9.13.2013

Yes, we have no green bananas.

When I picked Eliot up from school this afternoon he was scowling as he got in the car.
"What's wrong, buddy?" I asked, glancing at him in the rear view mirror.
"My banana is in red," he muttered.

His banana was in red. In Mrs. D_'s classroom is a chart with monkeys and a banana tree. Each student has a banana with his or her name on it and at the beginning of each school day, their banana starts out hanging at the top of the tree, in the green zone. If they're having behavioral issues, not listening, getting too chatty, disrupting the class, whatever, their banana moves down to the yellow zone. They then have chances to move back up, depending on their behavior for the rest of the day.
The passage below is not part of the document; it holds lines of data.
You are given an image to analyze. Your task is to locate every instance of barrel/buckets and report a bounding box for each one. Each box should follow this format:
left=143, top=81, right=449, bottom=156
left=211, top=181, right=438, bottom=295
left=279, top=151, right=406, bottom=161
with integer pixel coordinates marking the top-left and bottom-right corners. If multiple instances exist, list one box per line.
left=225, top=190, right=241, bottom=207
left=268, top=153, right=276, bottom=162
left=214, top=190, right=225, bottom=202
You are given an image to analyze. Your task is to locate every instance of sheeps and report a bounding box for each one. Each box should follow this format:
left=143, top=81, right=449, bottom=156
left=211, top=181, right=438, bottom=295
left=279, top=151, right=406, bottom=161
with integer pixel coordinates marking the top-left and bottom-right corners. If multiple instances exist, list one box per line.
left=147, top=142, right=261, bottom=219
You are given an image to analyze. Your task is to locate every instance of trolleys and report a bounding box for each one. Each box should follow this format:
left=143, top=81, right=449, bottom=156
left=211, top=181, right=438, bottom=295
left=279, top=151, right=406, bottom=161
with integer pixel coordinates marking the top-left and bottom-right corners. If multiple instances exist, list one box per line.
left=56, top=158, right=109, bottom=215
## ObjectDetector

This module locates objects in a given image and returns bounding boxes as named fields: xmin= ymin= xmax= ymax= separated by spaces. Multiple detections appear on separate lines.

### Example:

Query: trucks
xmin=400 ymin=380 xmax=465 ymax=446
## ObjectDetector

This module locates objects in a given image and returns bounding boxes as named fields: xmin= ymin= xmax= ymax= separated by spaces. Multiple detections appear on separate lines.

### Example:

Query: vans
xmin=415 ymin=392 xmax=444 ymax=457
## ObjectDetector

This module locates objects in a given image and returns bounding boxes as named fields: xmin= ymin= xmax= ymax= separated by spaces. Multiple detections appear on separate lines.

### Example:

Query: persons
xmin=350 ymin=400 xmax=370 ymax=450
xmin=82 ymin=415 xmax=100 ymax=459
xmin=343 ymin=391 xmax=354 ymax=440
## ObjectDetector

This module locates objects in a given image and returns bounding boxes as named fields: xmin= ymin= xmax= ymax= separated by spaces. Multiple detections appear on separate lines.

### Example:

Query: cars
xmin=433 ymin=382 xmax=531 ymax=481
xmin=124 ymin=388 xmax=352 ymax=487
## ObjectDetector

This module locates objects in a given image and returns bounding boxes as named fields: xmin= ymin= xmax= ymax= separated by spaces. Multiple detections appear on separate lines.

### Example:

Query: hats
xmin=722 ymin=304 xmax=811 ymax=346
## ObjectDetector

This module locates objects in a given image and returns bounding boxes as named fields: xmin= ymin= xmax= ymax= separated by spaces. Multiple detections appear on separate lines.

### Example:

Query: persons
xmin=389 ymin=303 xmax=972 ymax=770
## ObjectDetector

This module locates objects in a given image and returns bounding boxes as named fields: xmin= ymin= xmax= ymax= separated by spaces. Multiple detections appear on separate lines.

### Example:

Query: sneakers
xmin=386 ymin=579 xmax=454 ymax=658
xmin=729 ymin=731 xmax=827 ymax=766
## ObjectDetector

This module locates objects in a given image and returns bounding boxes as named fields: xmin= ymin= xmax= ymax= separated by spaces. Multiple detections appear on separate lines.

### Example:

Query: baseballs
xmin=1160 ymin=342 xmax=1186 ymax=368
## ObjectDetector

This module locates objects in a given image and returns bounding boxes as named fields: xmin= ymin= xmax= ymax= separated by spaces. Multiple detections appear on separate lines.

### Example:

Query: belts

If things don't improve, their banana drops to the ground, which means the banana is in red.

"What happened?" I asked.

"I can't remember," he mumbled.

I adjusted the rear view mirror so that I could see his face more clearly and asked again, "How did your banana get in red?"

He whined, "I said I don't remember! Mrs. D__ didn't say."

He clammed up and wouldn't look at me. I gave him a minute, and when he still wouldn't tell me, I said I guessed I'd have to call Mrs. D__ and find out, since he couldn't remember.

After a few moments of silence, he whispered, "I do know."

I said, "What happened?"

"I was quacking," he said.

"...?"

"..."

"You were...quacking?" I asked.

"Yes. You know, like I was making duck sounds."

"Why were you making duck sounds during class?"

"I don't know."

"Eliot! You know better than that. What is wrong with you?! Why would you make duck sounds?"

"I told you! I don't know! I just wanted to!"

"Well, why didn't your banana go back up? Did Mrs. D__tell you to stop and you kept doing it? Was it in the afternoon or in the morning?"

"It was kinda like...pretty much all day."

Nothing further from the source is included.